**TRY IT**
Provide a character-exact reproduction of the lines from the line with "scientific name: Mus" to the end of the entries.

[MATERIAL FOR THIS TASK Boundary: Start]

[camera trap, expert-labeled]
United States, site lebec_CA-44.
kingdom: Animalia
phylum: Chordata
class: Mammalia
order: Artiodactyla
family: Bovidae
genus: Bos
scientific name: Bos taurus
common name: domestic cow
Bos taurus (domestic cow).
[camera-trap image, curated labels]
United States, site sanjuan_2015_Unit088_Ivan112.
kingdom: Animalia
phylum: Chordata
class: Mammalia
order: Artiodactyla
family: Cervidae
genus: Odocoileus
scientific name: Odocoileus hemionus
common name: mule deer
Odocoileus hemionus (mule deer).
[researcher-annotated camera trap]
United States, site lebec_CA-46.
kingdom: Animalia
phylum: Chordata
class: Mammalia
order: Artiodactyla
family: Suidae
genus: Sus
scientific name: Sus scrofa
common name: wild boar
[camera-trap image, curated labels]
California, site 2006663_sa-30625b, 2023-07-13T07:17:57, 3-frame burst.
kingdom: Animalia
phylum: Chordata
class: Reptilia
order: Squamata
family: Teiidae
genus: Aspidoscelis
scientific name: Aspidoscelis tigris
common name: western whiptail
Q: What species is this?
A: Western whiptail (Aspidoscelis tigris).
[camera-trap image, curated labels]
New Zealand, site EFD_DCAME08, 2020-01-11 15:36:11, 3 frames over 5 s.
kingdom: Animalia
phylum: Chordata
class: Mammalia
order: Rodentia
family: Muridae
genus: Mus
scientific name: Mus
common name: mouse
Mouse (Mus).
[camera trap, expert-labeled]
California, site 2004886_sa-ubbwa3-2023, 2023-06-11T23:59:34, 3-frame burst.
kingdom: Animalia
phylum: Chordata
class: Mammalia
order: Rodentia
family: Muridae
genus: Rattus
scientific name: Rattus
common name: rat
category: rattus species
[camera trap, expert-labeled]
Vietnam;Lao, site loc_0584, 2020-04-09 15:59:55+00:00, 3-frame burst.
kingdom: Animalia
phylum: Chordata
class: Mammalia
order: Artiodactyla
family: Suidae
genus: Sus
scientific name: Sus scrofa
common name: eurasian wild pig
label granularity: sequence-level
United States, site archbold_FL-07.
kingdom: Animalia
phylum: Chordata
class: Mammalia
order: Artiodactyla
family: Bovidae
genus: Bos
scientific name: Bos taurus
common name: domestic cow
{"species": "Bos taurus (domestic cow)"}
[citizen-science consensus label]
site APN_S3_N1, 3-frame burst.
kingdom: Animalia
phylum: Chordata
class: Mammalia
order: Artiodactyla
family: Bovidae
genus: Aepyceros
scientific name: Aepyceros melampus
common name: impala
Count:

[MATERIAL FOR THIS TASK Boundary: End]

**SOLVED EXERCISE**
scientific name: Mus
common name: mouse
Mouse (Mus).
[camera trap, expert-labeled]
California, site 2004886_sa-ubbwa3-2023, 2023-06-11T23:59:34, 3-frame burst.
kingdom: Animalia
phylum: Chordata
class: Mammalia
order: Rodentia
family: Muridae
genus: Rattus
scientific name: Rattus
common name: rat
category: rattus species
[camera trap, expert-labeled]
Vietnam;Lao, site loc_0584, 2020-04-09 15:59:55+00:00, 3-frame burst.
kingdom: Animalia
phylum: Chordata
class: Mammalia
order: Artiodactyla
family: Suidae
genus: Sus
scientific name: Sus scrofa
common name: eurasian wild pig
label granularity: sequence-level
United States, site archbold_FL-07.
kingdom: Animalia
phylum: Chordata
class: Mammalia
order: Artiodactyla
family: Bovidae
genus: Bos
scientific name: Bos taurus
common name: domestic cow
{"species": "Bos taurus (domestic cow)"}
[citizen-science consensus label]
site APN_S3_N1, 3-frame burst.
kingdom: Animalia
phylum: Chordata
class: Mammalia
order: Artiodactyla
family: Bovidae
genus: Aepyceros
scientific name: Aepyceros melampus
common name: impala
Count:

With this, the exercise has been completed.